[Spatial reasoning records]
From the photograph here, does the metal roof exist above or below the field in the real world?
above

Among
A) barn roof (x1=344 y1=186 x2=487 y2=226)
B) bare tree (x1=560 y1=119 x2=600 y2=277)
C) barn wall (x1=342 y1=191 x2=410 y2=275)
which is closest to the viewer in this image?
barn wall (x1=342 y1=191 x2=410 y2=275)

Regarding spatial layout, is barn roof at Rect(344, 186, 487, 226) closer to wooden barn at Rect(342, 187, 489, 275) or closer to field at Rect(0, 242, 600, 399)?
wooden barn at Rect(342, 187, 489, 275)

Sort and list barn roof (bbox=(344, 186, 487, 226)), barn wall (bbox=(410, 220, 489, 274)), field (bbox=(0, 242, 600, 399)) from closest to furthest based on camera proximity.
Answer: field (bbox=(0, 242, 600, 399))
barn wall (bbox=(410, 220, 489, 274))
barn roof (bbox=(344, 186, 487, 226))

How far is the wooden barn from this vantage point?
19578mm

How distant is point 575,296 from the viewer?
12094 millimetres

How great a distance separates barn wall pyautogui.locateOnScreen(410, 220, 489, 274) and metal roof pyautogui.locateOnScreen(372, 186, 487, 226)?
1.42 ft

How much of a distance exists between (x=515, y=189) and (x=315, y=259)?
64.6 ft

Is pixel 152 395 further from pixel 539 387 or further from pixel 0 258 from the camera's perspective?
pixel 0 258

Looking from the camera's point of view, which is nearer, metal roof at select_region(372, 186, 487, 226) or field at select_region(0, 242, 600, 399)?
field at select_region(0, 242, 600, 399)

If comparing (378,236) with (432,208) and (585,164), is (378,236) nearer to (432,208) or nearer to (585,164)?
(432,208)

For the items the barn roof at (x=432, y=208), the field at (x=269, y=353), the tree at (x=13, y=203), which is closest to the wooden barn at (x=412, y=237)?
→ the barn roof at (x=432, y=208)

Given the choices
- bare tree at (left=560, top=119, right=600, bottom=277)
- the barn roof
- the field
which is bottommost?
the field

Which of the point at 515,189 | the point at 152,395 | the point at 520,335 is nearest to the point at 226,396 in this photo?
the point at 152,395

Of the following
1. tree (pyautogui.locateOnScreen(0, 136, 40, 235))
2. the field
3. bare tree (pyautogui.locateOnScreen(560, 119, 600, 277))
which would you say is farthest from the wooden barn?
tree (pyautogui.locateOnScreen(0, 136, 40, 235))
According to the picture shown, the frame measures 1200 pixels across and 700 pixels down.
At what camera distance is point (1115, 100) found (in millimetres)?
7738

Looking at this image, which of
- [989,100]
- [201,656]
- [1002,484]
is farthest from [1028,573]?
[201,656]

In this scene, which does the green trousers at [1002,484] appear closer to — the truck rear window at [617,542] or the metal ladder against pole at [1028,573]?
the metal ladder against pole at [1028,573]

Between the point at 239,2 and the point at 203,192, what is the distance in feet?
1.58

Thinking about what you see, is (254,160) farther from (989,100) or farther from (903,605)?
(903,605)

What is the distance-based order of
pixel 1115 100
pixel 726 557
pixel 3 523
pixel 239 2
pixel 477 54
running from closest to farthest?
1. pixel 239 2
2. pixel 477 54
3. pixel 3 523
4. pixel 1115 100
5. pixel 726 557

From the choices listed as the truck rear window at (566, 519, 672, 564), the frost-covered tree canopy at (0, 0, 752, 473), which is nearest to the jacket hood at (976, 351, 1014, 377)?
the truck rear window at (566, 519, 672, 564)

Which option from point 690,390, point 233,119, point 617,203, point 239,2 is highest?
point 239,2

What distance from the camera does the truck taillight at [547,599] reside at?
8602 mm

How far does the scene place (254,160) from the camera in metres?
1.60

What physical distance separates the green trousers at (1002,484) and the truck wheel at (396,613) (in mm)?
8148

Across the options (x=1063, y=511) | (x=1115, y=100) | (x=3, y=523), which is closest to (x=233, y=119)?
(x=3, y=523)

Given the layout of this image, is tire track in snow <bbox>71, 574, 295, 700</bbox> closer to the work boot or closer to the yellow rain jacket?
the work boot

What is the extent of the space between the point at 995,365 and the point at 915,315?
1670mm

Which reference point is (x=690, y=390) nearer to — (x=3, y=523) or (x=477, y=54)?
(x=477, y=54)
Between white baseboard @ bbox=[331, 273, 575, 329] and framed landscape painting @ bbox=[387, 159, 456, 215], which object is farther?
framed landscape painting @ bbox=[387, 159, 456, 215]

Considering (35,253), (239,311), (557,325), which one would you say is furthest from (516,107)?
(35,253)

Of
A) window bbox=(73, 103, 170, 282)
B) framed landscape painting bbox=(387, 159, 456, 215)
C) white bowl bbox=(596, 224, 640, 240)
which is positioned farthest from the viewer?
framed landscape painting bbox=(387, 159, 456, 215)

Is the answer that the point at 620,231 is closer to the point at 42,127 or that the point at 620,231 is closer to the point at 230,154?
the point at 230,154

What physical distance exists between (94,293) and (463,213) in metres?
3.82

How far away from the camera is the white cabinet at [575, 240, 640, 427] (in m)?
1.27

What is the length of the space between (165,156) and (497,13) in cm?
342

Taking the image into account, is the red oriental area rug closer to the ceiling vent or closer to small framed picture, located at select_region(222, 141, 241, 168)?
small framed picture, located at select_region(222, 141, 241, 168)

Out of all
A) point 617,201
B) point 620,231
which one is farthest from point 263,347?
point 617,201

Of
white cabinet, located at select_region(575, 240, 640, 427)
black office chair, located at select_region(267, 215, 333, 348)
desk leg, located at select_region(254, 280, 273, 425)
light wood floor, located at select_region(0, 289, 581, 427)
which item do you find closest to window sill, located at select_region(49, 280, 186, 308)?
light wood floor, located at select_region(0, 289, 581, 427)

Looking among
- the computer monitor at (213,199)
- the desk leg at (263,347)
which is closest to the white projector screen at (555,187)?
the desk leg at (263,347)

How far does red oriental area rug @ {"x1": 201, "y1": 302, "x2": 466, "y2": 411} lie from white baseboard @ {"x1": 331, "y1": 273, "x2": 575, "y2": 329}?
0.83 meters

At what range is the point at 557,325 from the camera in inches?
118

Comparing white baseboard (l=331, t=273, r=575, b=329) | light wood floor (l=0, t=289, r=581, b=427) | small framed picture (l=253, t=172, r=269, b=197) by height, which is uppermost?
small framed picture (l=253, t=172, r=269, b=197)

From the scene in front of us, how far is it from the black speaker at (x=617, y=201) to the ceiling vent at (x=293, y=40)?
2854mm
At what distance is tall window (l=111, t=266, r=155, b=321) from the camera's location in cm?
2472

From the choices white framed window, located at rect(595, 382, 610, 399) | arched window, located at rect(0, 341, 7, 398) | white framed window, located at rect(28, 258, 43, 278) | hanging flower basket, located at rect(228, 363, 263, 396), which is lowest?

● **WHAT YOU HAVE TO DO**
Write out every one of these rows again word for word.

● **RESULT BELOW**
From the photograph here, does the metal roof exist above or below the field in the real world?
above

Among
A) barn roof (x1=344 y1=186 x2=487 y2=226)
B) bare tree (x1=560 y1=119 x2=600 y2=277)
C) barn wall (x1=342 y1=191 x2=410 y2=275)
which is closest to the viewer in this image?
barn wall (x1=342 y1=191 x2=410 y2=275)

Regarding spatial layout, is barn roof at Rect(344, 186, 487, 226) closer to wooden barn at Rect(342, 187, 489, 275) or closer to field at Rect(0, 242, 600, 399)?
wooden barn at Rect(342, 187, 489, 275)

Sort and list barn roof (bbox=(344, 186, 487, 226)), barn wall (bbox=(410, 220, 489, 274)), field (bbox=(0, 242, 600, 399)) from closest to furthest based on camera proximity.
Answer: field (bbox=(0, 242, 600, 399))
barn wall (bbox=(410, 220, 489, 274))
barn roof (bbox=(344, 186, 487, 226))

How far is the wooden barn from this vantage point?
19578mm

How distant is point 575,296 from the viewer?
12094 millimetres

How great a distance separates barn wall pyautogui.locateOnScreen(410, 220, 489, 274) and metal roof pyautogui.locateOnScreen(372, 186, 487, 226)?
1.42 ft

How much of a distance exists between (x=515, y=189) and (x=315, y=259)?
64.6 ft

Is pixel 152 395 further from pixel 539 387 or further from pixel 0 258 from the camera's perspective?
pixel 0 258

Looking from the camera's point of view, which is nearer, metal roof at select_region(372, 186, 487, 226) or field at select_region(0, 242, 600, 399)?
field at select_region(0, 242, 600, 399)

If comparing (378,236) with (432,208) and (585,164), is (378,236) nearer to (432,208) or nearer to (585,164)?
(432,208)

For the items the barn roof at (x=432, y=208), the field at (x=269, y=353), the tree at (x=13, y=203), which is closest to the wooden barn at (x=412, y=237)?
→ the barn roof at (x=432, y=208)

Given the choices
- bare tree at (left=560, top=119, right=600, bottom=277)
- the barn roof
- the field
which is bottommost?
the field

Which of the point at 515,189 | the point at 152,395 | the point at 520,335 is nearest to the point at 226,396 in this photo?
the point at 152,395

Of the following
1. tree (pyautogui.locateOnScreen(0, 136, 40, 235))
2. the field
3. bare tree (pyautogui.locateOnScreen(560, 119, 600, 277))
which would you say is farthest from the wooden barn?
tree (pyautogui.locateOnScreen(0, 136, 40, 235))
According to the picture shown, the frame measures 1200 pixels across and 700 pixels down.
At what camera distance is point (1115, 100) found (in millimetres)?
7738

Looking at this image, which of
- [989,100]
- [201,656]
- [1002,484]
is farthest from [1028,573]?
[201,656]

In this scene, which does the green trousers at [1002,484] appear closer to — the truck rear window at [617,542] or the metal ladder against pole at [1028,573]?
the metal ladder against pole at [1028,573]

Between the point at 239,2 and the point at 203,192, what is the distance in feet?
1.58

Thinking about what you see, is (254,160) farther from (989,100) or farther from (903,605)?
(903,605)

What is the distance-based order of
pixel 1115 100
pixel 726 557
pixel 3 523
pixel 239 2
pixel 477 54
running from closest to farthest?
1. pixel 239 2
2. pixel 477 54
3. pixel 3 523
4. pixel 1115 100
5. pixel 726 557

From the choices listed as the truck rear window at (566, 519, 672, 564), the frost-covered tree canopy at (0, 0, 752, 473), which is nearest to the jacket hood at (976, 351, 1014, 377)?
the truck rear window at (566, 519, 672, 564)

Which option from point 690,390, point 233,119, point 617,203, point 239,2 is highest?
point 239,2

What distance from the camera does the truck taillight at [547,599] reside at?
8602 mm

How far does the scene place (254,160) from the camera in metres?
1.60

What physical distance separates the green trousers at (1002,484) and the truck wheel at (396,613) (in mm)?
8148

Across the options (x=1063, y=511) | (x=1115, y=100) | (x=3, y=523), which is closest to (x=233, y=119)?
(x=3, y=523)

Given the layout of this image, is tire track in snow <bbox>71, 574, 295, 700</bbox> closer to the work boot or closer to the yellow rain jacket?
the work boot

What is the extent of the space between the point at 995,365 and the point at 915,315?
1670mm

Which reference point is (x=690, y=390) nearer to — (x=3, y=523) or (x=477, y=54)?
(x=477, y=54)
Between white baseboard @ bbox=[331, 273, 575, 329] and framed landscape painting @ bbox=[387, 159, 456, 215], which object is farther?
framed landscape painting @ bbox=[387, 159, 456, 215]

Considering (35,253), (239,311), (557,325), which one would you say is furthest from (516,107)?
(35,253)

Of
A) window bbox=(73, 103, 170, 282)
B) framed landscape painting bbox=(387, 159, 456, 215)
C) white bowl bbox=(596, 224, 640, 240)
which is positioned farthest from the viewer?
framed landscape painting bbox=(387, 159, 456, 215)

Is the answer that the point at 620,231 is closer to the point at 42,127 or that the point at 620,231 is closer to the point at 230,154?
the point at 230,154

What physical distance exists between (94,293) and (463,213) in metres?
3.82

How far away from the camera is the white cabinet at [575, 240, 640, 427] (in m)?
1.27

What is the length of the space between (165,156) and (497,13) in cm?
342

Taking the image into account, is the red oriental area rug closer to the ceiling vent or closer to small framed picture, located at select_region(222, 141, 241, 168)?
small framed picture, located at select_region(222, 141, 241, 168)

Out of all
A) point 617,201
B) point 620,231
which one is farthest from point 263,347?
point 617,201

Of
white cabinet, located at select_region(575, 240, 640, 427)
black office chair, located at select_region(267, 215, 333, 348)
desk leg, located at select_region(254, 280, 273, 425)
light wood floor, located at select_region(0, 289, 581, 427)
which item do you find closest to window sill, located at select_region(49, 280, 186, 308)?
light wood floor, located at select_region(0, 289, 581, 427)

Looking among
- the computer monitor at (213,199)
- the desk leg at (263,347)
which is closest to the white projector screen at (555,187)?
the desk leg at (263,347)

How far does red oriental area rug @ {"x1": 201, "y1": 302, "x2": 466, "y2": 411} lie from white baseboard @ {"x1": 331, "y1": 273, "x2": 575, "y2": 329}?
0.83 meters

At what range is the point at 557,325 from the camera in inches?
118

Comparing white baseboard (l=331, t=273, r=575, b=329) | light wood floor (l=0, t=289, r=581, b=427) | small framed picture (l=253, t=172, r=269, b=197) by height, which is uppermost?
small framed picture (l=253, t=172, r=269, b=197)

From the scene in front of us, how far is it from the black speaker at (x=617, y=201) to the ceiling vent at (x=293, y=40)?
2854mm
At what distance is tall window (l=111, t=266, r=155, b=321) from the camera's location in cm?
2472

From the choices white framed window, located at rect(595, 382, 610, 399) | arched window, located at rect(0, 341, 7, 398) | white framed window, located at rect(28, 258, 43, 278) | hanging flower basket, located at rect(228, 363, 263, 396), which is lowest?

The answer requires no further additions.